Desde este 1° de octubre comenzaron a regir nuevos valores en la energía eléctrica y el gas natural que impactarán en las facturas de los hogares. El ajuste fue dispuesto por el Gobierno en el marco de la emergencia energética y busca actualizar los precios mayoristas y de transporte.

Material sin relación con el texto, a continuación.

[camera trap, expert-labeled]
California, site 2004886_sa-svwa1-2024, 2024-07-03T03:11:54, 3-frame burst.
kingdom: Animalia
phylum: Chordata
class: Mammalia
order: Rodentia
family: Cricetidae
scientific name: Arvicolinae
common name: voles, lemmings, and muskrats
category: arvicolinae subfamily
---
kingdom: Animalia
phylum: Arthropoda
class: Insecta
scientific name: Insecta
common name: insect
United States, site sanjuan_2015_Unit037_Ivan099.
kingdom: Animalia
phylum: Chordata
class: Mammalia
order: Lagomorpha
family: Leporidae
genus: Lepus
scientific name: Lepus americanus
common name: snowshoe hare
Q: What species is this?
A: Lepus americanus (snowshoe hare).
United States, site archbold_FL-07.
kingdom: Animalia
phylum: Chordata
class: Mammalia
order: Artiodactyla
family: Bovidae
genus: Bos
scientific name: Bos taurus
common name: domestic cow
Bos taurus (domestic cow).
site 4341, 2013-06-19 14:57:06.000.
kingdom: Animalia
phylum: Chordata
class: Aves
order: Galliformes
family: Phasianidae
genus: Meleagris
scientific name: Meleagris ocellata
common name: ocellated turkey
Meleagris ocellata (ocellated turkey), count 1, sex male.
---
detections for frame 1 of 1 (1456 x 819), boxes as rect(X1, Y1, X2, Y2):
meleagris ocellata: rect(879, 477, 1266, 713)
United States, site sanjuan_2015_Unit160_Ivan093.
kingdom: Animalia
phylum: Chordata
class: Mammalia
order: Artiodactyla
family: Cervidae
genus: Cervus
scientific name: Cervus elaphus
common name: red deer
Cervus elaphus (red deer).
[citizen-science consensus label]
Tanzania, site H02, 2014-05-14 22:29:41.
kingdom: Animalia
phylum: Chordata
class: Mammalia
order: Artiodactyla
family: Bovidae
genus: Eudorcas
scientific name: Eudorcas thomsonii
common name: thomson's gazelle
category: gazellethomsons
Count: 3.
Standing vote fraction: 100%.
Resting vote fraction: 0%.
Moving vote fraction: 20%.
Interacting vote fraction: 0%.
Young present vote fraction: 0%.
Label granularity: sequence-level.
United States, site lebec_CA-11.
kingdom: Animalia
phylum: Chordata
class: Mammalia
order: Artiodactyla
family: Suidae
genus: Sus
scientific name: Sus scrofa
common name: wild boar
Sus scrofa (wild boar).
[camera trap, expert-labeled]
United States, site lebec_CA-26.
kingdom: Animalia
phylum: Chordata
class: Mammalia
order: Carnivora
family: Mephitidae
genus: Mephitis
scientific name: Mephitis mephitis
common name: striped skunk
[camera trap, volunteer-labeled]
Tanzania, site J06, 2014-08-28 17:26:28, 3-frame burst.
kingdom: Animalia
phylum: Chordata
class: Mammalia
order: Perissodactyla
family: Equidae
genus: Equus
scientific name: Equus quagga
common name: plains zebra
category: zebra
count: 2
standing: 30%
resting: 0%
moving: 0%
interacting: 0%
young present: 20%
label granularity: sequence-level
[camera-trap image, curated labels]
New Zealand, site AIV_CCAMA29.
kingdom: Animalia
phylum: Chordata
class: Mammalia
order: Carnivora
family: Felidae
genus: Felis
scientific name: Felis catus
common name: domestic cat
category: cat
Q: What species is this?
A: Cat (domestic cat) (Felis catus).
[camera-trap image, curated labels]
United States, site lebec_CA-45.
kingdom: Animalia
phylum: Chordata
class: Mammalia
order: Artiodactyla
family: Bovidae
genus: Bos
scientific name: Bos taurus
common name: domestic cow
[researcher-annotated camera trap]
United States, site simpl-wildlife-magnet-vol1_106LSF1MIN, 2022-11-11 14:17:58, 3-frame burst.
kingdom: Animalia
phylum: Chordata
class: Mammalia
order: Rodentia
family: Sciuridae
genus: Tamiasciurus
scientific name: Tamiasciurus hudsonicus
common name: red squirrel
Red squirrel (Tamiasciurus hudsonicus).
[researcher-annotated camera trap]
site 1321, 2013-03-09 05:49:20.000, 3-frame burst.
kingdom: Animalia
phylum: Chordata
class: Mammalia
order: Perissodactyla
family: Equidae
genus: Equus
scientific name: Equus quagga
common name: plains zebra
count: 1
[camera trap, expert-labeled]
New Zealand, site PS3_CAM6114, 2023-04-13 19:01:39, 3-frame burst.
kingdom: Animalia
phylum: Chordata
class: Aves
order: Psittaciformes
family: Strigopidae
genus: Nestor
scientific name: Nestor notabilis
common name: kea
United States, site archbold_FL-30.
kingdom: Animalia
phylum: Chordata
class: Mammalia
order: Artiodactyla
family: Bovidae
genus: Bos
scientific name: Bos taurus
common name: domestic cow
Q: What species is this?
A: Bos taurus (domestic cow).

En el caso del gas, se estableció un recargo del 7 % sobre el precio en el punto de ingreso al sistema de transporte, lo que representa para un usuario promedio un incremento cercano a los $27 mensuales sin subsidios, y entre $15 y $18 para quienes reciben asistencia. Además, en el AMBA el cargo fijo pasará a ubicarse en torno a los $2.800.
En electricidad, las resoluciones de la Secretaría de Energía fijaron un precio máximo de $13.622 por MWh en el mercado mayorista y un precio estabilizado de $65.924 por MWh para octubre. A esto se suma la actualización de los costos propios de distribución: EDENOR y EDESUR aplicarán subas en torno al 3 %, que se trasladarán directamente a las boletas.
Según estimaciones oficiales y privadas, los aumentos promediarán un 1,9 % en la combinación de luz y gas, aunque el impacto final dependerá de la categoría de cada usuario y de los niveles de subsidios que mantenga.